::: Data shown

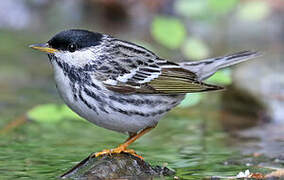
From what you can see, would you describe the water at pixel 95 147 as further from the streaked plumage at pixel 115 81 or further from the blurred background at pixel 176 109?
the streaked plumage at pixel 115 81

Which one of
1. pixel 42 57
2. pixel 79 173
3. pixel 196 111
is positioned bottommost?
pixel 79 173

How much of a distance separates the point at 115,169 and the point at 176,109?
12.8 feet

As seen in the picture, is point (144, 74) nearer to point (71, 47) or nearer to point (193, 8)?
point (71, 47)

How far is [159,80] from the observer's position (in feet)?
22.4

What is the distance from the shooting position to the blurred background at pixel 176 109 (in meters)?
6.95

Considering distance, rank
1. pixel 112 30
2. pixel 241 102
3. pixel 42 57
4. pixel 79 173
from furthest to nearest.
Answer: pixel 112 30 < pixel 42 57 < pixel 241 102 < pixel 79 173

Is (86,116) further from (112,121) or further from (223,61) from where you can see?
(223,61)

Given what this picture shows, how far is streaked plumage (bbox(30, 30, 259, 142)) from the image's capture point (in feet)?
19.9

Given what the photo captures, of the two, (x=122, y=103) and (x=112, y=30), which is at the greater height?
(x=112, y=30)

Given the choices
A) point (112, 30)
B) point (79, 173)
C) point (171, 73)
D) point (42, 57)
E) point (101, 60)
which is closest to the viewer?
point (79, 173)

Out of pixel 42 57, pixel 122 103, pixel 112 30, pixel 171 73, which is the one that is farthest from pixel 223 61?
pixel 112 30

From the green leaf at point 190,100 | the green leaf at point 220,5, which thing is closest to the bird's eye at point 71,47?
the green leaf at point 190,100

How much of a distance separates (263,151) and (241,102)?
2.11 meters

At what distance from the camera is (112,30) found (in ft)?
45.3
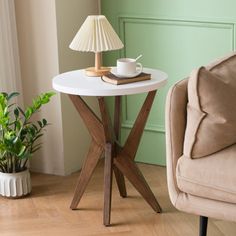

::::::

Task brief:
Copy out every line of the data above verbatim, omitting the pictures.

Solved problem:
From what you can see, would you describe the water at pixel 95 147 as further from the streaked plumage at pixel 115 81 or further from the blurred background at pixel 176 109?
the streaked plumage at pixel 115 81

Which one of
1. pixel 42 57
2. pixel 79 173
3. pixel 196 111
is positioned bottommost?
pixel 79 173

How much of a distance separates the point at 115,169 and the point at 176,109?
12.8 feet

As seen in the picture, is point (144, 74) nearer to point (71, 47) or nearer to point (193, 8)?
point (71, 47)

How far is [159,80] from the observer's position (in feet)?
22.4

What is the distance from the shooting position to the blurred background at pixel 176 109 (in meters)?
6.95

Considering distance, rank
1. pixel 112 30
2. pixel 241 102
3. pixel 42 57
4. pixel 79 173
from furthest to nearest.
Answer: pixel 112 30 < pixel 42 57 < pixel 241 102 < pixel 79 173

Is (86,116) further from (112,121) or further from (223,61) from where you can see?
(223,61)

Given what this picture shows, how far is streaked plumage (bbox(30, 30, 259, 142)) from the image's capture point (in feet)?
19.9

Given what the photo captures, of the two, (x=122, y=103) and (x=112, y=30), which is at the greater height?
(x=112, y=30)

Given the choices
A) point (112, 30)
B) point (79, 173)
C) point (171, 73)
D) point (42, 57)
E) point (101, 60)
which is closest to the viewer?
point (79, 173)

Out of pixel 42 57, pixel 122 103, pixel 112 30, pixel 171 73, which is the one that is farthest from pixel 223 61?
pixel 112 30

From the green leaf at point 190,100 | the green leaf at point 220,5, which thing is closest to the bird's eye at point 71,47?
the green leaf at point 190,100

How much of a distance separates (263,151) and (241,102)?
2.11 meters

At what distance from the camera is (112,30) found (in ft)?
45.3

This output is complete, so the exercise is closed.